Pressure on Meta has intensified since former employee Frances Haugen leaked thousands of pages of internal documents about how the company has researched and dealt with a range of issues, from hate speech to the ‘Stop the Steal ”to Instagram’s impacts on mental health. on teenage users.

The documents also show that Meta is struggling to grab and hold the attention of young people, facing competition from apps like TikTok and Snapchat.

States are studying the techniques Meta uses to get young people to log on to Instagram more frequently and spend more time scrolling through the app, and how those features could harm users.

“When social media platforms treat our children as mere commodities to be manipulated for longer engagement on screen and data mining, it becomes imperative that state attorneys general engage our investigative authority under our consumer protection laws, ”Nebraska Attorney General Doug Peterson said.

“These accusations are false and demonstrate a profound misunderstanding of the facts,” Instagram spokeswoman Liza Crenshaw said in a statement. “As the challenges of protecting young people online impact the entire industry, we have led the industry in the fight against bullying and supporting those struggling with suicidal thoughts, l self-harm and eating disorders. “

She highlighted new features introduced by Instagram, including a “Take a break” prompt that users can activate and parental supervision tools for teenage accounts.
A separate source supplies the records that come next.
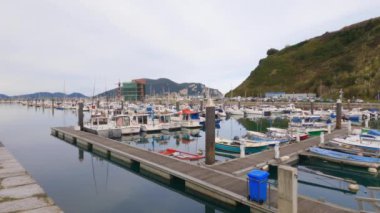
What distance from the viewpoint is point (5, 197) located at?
480 inches

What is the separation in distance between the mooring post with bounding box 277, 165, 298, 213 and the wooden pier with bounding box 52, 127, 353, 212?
2078 millimetres

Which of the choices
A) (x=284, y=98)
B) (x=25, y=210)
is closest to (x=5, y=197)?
(x=25, y=210)

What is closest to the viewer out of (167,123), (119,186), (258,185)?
(258,185)

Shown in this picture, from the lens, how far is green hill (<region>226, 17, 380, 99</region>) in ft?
325

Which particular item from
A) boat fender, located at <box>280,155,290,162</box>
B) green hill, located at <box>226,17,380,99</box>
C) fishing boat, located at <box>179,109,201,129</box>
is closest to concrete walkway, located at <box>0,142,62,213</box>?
boat fender, located at <box>280,155,290,162</box>

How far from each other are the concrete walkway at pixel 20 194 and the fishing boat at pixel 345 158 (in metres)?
19.1

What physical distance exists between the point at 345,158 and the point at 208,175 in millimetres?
12089

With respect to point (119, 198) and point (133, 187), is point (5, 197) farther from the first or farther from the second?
point (133, 187)

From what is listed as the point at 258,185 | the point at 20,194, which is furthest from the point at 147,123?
the point at 258,185

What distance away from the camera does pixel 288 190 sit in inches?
337

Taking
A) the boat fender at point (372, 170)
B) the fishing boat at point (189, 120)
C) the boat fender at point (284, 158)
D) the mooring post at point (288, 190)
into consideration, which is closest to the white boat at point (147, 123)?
the fishing boat at point (189, 120)

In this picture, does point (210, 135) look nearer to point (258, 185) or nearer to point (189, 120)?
point (258, 185)

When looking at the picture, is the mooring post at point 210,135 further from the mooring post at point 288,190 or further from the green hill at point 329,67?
the green hill at point 329,67

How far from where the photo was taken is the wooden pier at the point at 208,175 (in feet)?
36.5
After Instagram’s internal research into adolescent mental health risks was first reported by the the Wall Street newspaper in September, lawmakers and regulators renewed their calls for Meta to drop plans to launch a version of the app for children 12 and under. (Instagram, like most social media apps, bans users under the age of 13 due to federal privacy law.)

Soon after, Meta said he was putting the project on hold.

Editor’s Note: Meta pays NPR to authorize NPR content.

Additional reporting was produced by Barbara Ortutay of The Associated Press.